Les cinq éléments de la vie selon le prix Nobel Paul Nurse

19 mars 2024
par Christian Du Brulle
Temps de lecture : 4 minutes

« Biology is bloody difficult » (la biologie est diablement compliquée). « Nous devons rester humbles face à elle ». Sir Paul Nurse, généticien britannique et prix Nobel de Médecine 2001, n’a pas sa langue en poche. À l’Université Libre de Bruxelles, où il était invité à donner une leçon publique en marge du « Nobel Prize Dialogue Brussels », le scientifique a détaillé sa recette de ce qu’est, selon lui, la vie.

« Mon intérêt pour le vivant vient sans doute de l’observation d’un petit papillon quand j’étais enfant », explique celui qui découvrit les mécanismes fondamentaux du cycle de la vie cellulaire. « Sa complexité m’a fait réfléchir. Ce papillon était totalement différent de moi. Mais comme moi, il était vivant. Il pouvait bouger, réagir. Je me suis demandé : mais, finalement, c’est quoi, être vivant ? C’est quoi, la vie ? »

Cinq idées maîtresses pour décrire le vivant

« Dès le début, les organismes évoluent à partir d’une cellule, qui se divise et devient de nouvelles cellules qui se divisent à leur tour », rappelle la Fondation Nobel. « Finalement, différents types de cellules sont formés avec des rôles différents. Pour qu’un organisme fonctionne et se développe normalement, la division cellulaire doit se produire à un rythme approprié. Paul Nurse a contribué à montrer comment le cycle cellulaire est contrôlé. En étudiant la levure au milieu des années 1970, il a pu montrer qu’un gène particulier joue un rôle décisif dans plusieurs phases du cycle cellulaire. En 1987, il a identifié un gène humain correspondant. »

Au fil de ses réflexions et de ses recherches, Paul Nurse est arrivé à la conclusion que le vivant résultait d’une recette à cinq ingrédients. Cinq concepts qu’il détaille par ailleurs dans son livre (« What is life? ») et qui font de nombreuses références aux savants qui l’ont précédé.

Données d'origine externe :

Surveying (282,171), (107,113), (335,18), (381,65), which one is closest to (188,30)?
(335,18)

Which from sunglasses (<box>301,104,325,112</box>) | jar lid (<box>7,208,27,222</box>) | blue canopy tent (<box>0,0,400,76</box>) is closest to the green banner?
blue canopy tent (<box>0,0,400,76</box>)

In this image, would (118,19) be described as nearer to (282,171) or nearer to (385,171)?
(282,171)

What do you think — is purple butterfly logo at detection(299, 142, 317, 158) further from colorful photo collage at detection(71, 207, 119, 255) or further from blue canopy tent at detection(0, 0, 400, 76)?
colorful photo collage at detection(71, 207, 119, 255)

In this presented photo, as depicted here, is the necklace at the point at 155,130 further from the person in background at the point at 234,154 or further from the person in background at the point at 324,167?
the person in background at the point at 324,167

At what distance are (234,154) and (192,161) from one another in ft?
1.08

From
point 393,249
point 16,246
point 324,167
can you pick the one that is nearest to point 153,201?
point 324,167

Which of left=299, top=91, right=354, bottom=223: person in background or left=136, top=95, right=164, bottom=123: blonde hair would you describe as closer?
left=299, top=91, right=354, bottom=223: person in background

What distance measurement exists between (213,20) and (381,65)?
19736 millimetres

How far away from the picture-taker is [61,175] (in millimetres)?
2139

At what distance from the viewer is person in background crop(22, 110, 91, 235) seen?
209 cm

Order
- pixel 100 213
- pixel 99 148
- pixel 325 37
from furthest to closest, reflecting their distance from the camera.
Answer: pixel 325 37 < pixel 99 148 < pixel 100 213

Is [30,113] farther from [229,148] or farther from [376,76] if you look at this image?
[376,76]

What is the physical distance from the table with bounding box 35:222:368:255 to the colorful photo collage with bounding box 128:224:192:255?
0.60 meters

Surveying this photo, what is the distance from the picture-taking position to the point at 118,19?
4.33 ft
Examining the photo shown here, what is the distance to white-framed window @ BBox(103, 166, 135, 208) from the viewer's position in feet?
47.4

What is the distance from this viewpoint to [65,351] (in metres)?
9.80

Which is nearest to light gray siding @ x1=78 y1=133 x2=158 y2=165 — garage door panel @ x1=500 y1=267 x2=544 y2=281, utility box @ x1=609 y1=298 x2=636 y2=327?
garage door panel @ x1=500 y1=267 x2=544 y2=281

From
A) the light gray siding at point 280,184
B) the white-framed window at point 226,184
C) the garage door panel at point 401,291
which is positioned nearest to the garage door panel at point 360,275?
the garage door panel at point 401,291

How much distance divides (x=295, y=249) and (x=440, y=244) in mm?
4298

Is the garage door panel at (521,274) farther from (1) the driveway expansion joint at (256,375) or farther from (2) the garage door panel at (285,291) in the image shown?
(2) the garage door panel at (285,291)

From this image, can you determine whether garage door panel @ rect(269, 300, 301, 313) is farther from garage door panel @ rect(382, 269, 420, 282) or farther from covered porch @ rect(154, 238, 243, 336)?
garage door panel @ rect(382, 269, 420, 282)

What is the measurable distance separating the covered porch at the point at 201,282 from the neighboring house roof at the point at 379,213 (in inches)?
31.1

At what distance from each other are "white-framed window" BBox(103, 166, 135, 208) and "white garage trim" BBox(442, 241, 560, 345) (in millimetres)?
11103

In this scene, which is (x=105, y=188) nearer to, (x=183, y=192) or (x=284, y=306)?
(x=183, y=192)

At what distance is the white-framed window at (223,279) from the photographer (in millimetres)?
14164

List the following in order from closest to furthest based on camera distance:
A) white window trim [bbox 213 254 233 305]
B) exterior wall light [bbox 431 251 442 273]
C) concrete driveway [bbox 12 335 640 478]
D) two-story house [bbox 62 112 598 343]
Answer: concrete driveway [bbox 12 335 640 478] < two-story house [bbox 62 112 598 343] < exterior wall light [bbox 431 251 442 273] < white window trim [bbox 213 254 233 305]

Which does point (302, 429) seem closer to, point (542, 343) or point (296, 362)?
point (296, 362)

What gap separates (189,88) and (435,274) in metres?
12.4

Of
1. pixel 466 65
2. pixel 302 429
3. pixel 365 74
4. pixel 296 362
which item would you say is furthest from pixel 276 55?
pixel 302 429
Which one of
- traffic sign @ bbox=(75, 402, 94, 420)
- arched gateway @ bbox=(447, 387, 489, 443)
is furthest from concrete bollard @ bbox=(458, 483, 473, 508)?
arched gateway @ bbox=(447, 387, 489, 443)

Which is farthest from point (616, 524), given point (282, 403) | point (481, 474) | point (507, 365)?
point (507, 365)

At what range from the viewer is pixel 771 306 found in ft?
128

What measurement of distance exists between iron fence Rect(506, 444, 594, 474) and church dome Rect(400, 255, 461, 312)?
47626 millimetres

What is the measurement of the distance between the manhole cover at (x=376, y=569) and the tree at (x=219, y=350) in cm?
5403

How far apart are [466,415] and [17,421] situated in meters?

Les cinq ingrédients de la vie ? Sa liste est finalement assez simple. Elle porte sur la cellule, le gène, l’évolution par la sélection naturelle, la chimie du vivant et, enfin, le vivant capable de stocker, gérer et utiliser l’information.

Coup d’œil dans le rétroviseur

Le biologiste plonge volontiers dans l’Histoire pour étayer son propos. Prenons l’exemple de la cellule, le premier concept intimement lié à la vie dans son analyse. « C’est l’atome de la biologie! », lance-t-il. « L’unité de base de tous les organismes vivants, mais aussi l’unité fonctionnelle de base de la vie. Tout ce qui vit sur la Terre est constitué d’une cellule ou d’un ensemble de cellules. »

« Cette idée de cellule remonte à 1665 avec le chercheur anglais Robert Hooke. Grâce à un des premiers microscopes, il découvre dans une fine tranche de liège des rangées de cavités délimitées par des parois. Une sorte de nid d’abeille microscopique. Il les baptisa cellules, du latin cella qui signifie « petite chambre », en référence aux cellules d’un monastère », rapporte-t-il.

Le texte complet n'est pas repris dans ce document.